The Stanford students found that the winter ants are using the toxin to fight off the aggressive Argentine ants, which have been spreading around the globe and are considered pests. The poison is very effective. The researchers say one tiny drop of toxin applied to an Argentine ant is enough to kill it. In laboratory testing, the poison had a 79 percent kill rate.

"This is the first well-documented case where a native species is successfully resisting the Argentine ant," said Deborah M. Gordon, a biology professor at Stanford. "I did not believe it at first. This is a group of ants that does not have a sting and you don't see them acting aggressively, but the students were able to show very clearly not just that the winter ants are using poison, but when they use it, how they use it and what the impact is."

The Stanford students began observing the native ants as part of a class called Ecology of Invasions, which is taught by Professor Gordon. The students started out simply observing and recording ant behavior while visiting sites on the Stanford campus at the same time every day.

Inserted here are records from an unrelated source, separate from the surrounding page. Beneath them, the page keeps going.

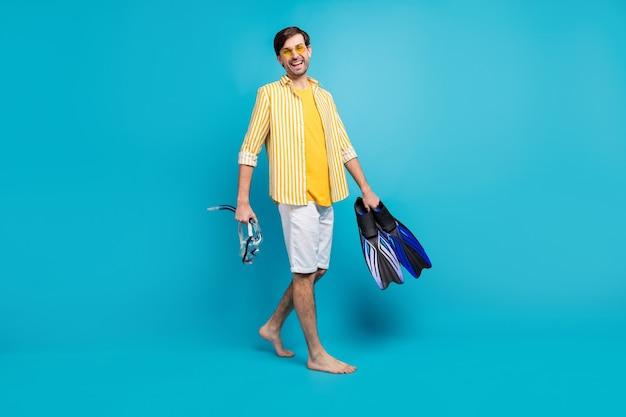 Foto in voller länge, positiver kerl, tourist, gehen sie am strand spazieren, versuchen sie wassersport, halten sie die maske, die schutzbrille, die röhrenflossen, tragen sie ein gelb gestreiftes hemd, das weiße kurze nackte füße isoliert blauer hintergrund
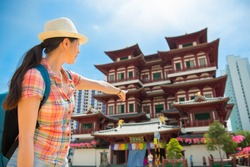Happy Asia woman Travel in Singapore, Pointing Buddha Tooth Relic Temple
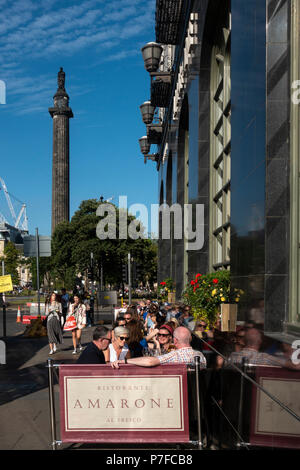 People sitting outside in afternoon sunshine in Amazon restaurant on George Street, Edinburgh, Scotland, UK - Stock Photo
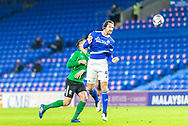 Cardiff City's Sean Morrison (4) heads clear during the EFL Sky Bet Championship match between Cardiff City and Birmingham City at the Cardiff City Stadium, Cardiff, Wales on 16 December 2020.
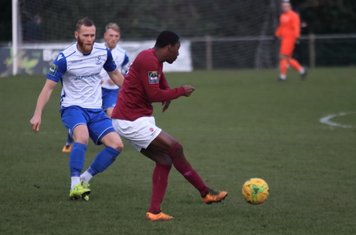 Potters Bar's Stefan Powell (R) clears from Sam Hatton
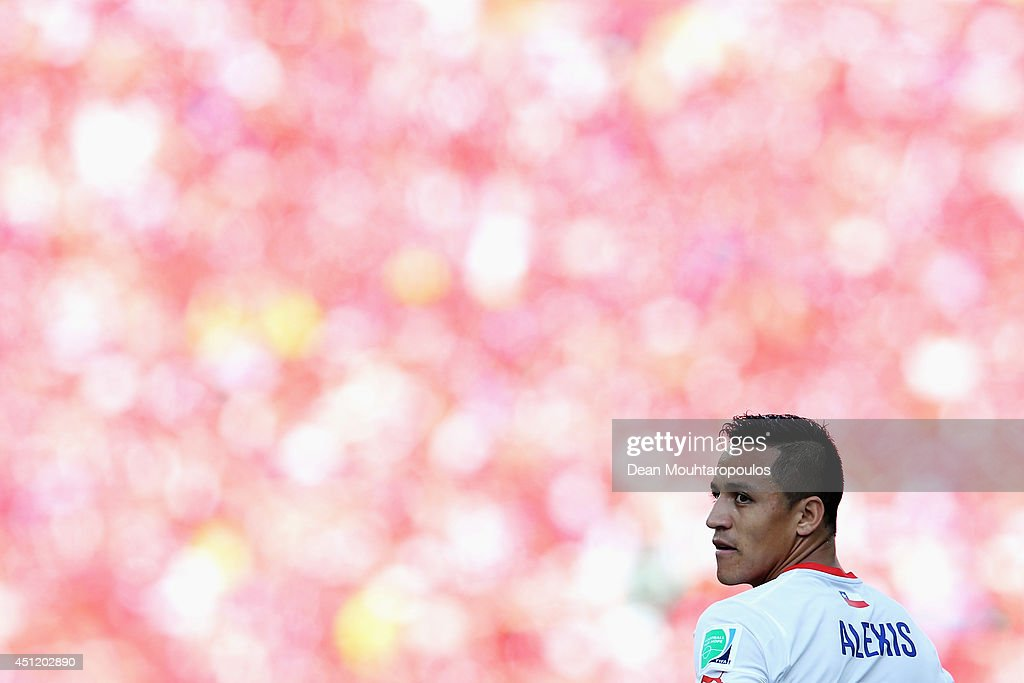 Alexis Sanchez of Chile looks on during the 2014 FIFA World Cup Brazil Group B match between the Netherlands and Chile at Arena de Sao Paulo on June 23, 2014 in Sao Paulo, Brazil.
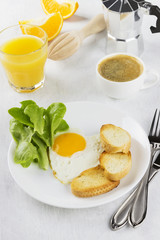 Breakfast: fried eggs with greens, orange juice, coffee on a whi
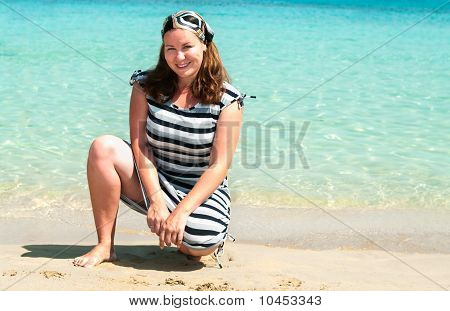 Young Pretty Girl On A Sandy Beach Near The Shore Blue Sea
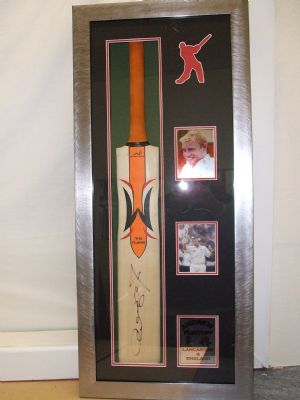 Cricket bat and photos framed.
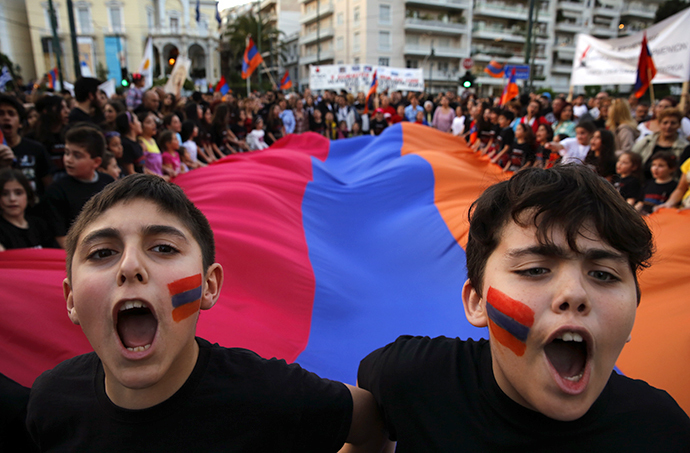 Armenian boys shout slogans against Turkey in front of a huge Armenian flag during a demonstration near the Turkish embassy in central Athens, April 24, 2013. (Reuters / Yannis Behrakis)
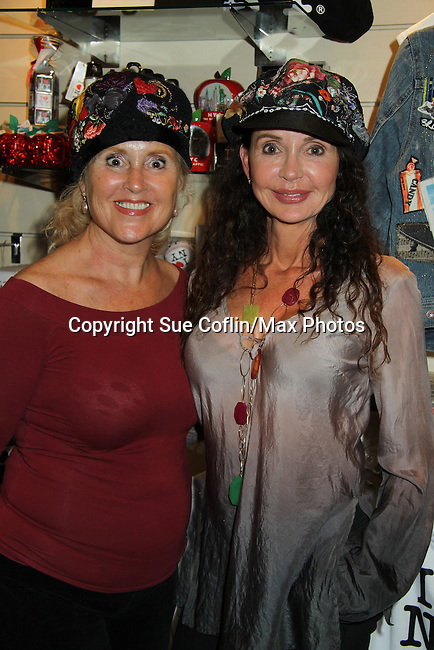 """General Hospital's Jackie Zeman poses with her sister Lauren who tries on Jane Elissa's many Hats for Health on September 10, 2010 at the New York Marriott Marquis, New York, New York as Daytime's TV and  Broadway stars get involved in helping launch Jane Elissa's """"Hats For Health"""" to promote awareness and to raise money for Leukemia and cancer research.   (Photo by Sue Coflin/Max Photos)"""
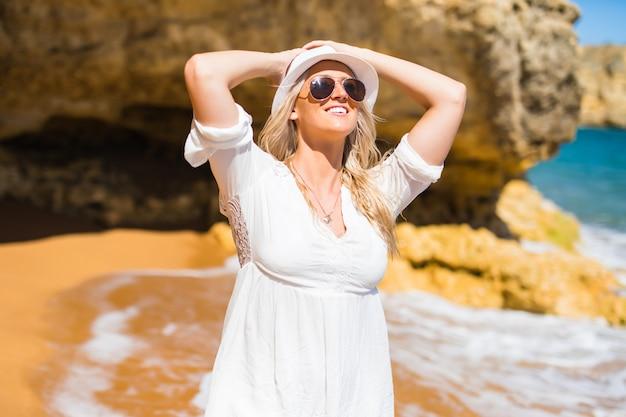 Mulher jovem e bonita caminhando na praia no verão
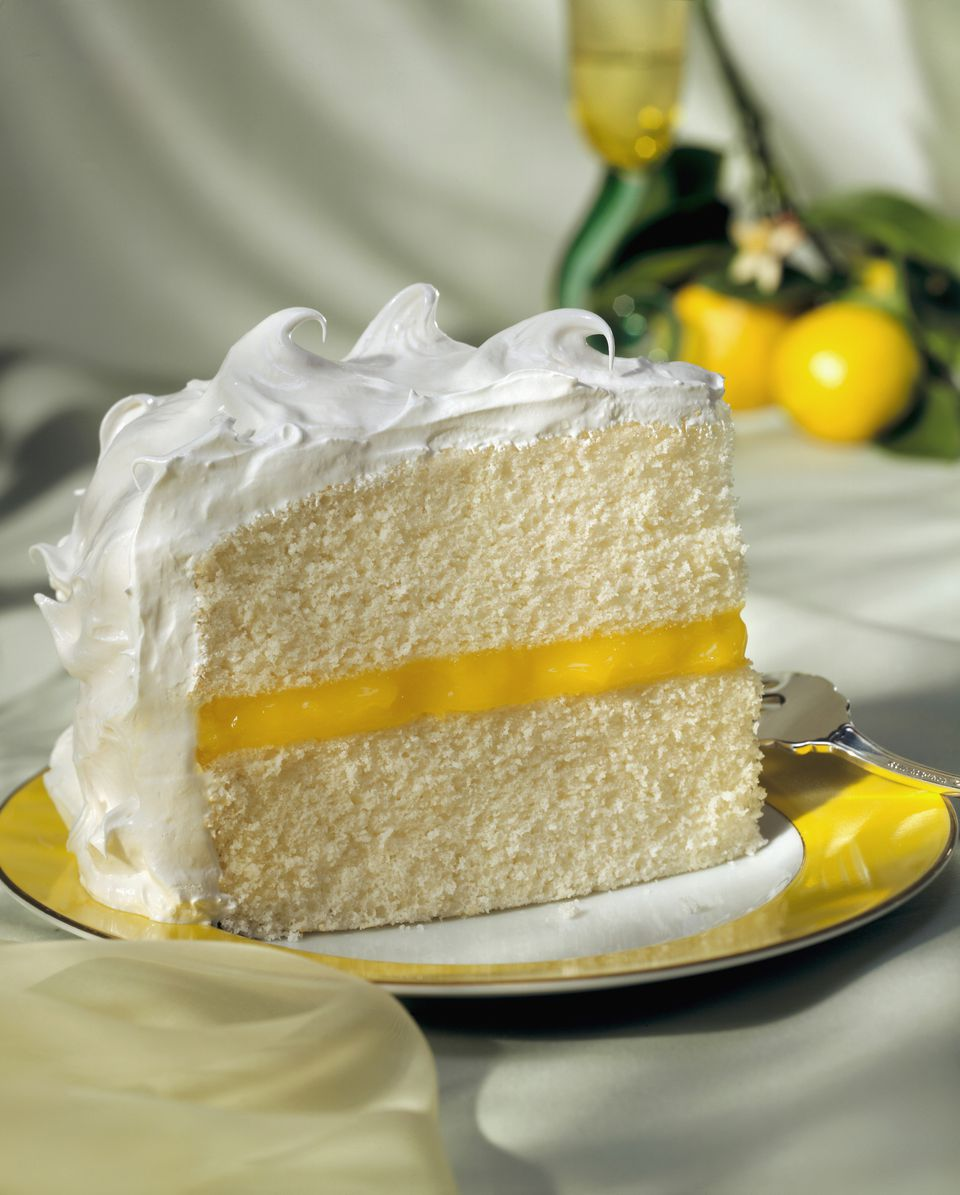 Piece of sponge cake with lemon cream and meringue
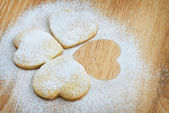 Christmas gingerbread cookies, sprinkled with powdered sugar, cl — Foto de Stock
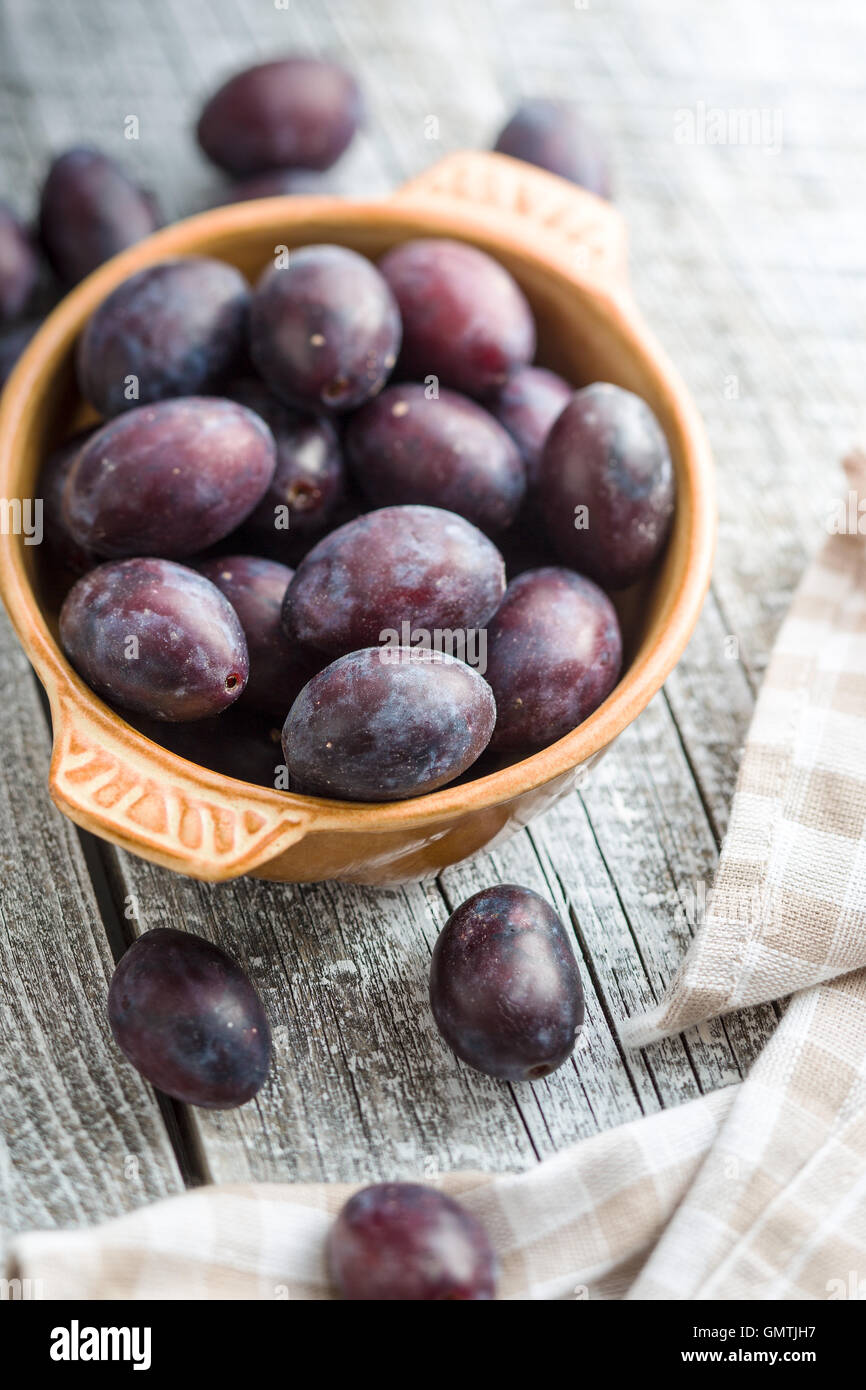 Fresh plums from garden in bowl on old wooden table. - Stock Image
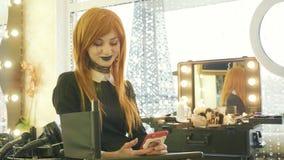 Young beautiful girl with halloween makeup using smart phone at beauty salon. Young beautiful girl with halloween makeup sits on the chair and using smart phone stock video
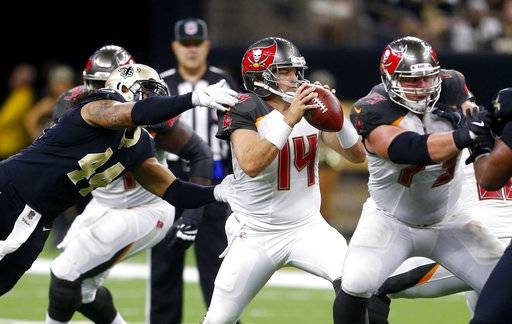 FILE - In this Nov. 5, 2017, file photo, Tampa Bay Buccaneers quarterback Ryan Fitzpatrick (14) scrambles under pressure from New Orleans Saints outside linebacker Hau'oli Kikaha (44) during the second half of an NFL football game in New Orleans. Fitzpatrick and New York Jets' Josh McCown are survivors, aging quarterbacks who keep getting opportunities to prove their worth to NFL teams. The two teams play this week.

Leah Kuritzky, a student in the class and one of the coauthors of the paper, said, "We were looking at the nest openings of the winter ants and one day it was just winter ants going about their business foraging for food and making trails - just typical ant behavior. The next day we came back and the ground was littered with Argentine ants. There were dead ants all around and there was a lot of fighting around the nest entrances."

Gordon and her students presented their findings in a paper published earlier this year in PLoS ONE, a journal published by the Public Library of Science.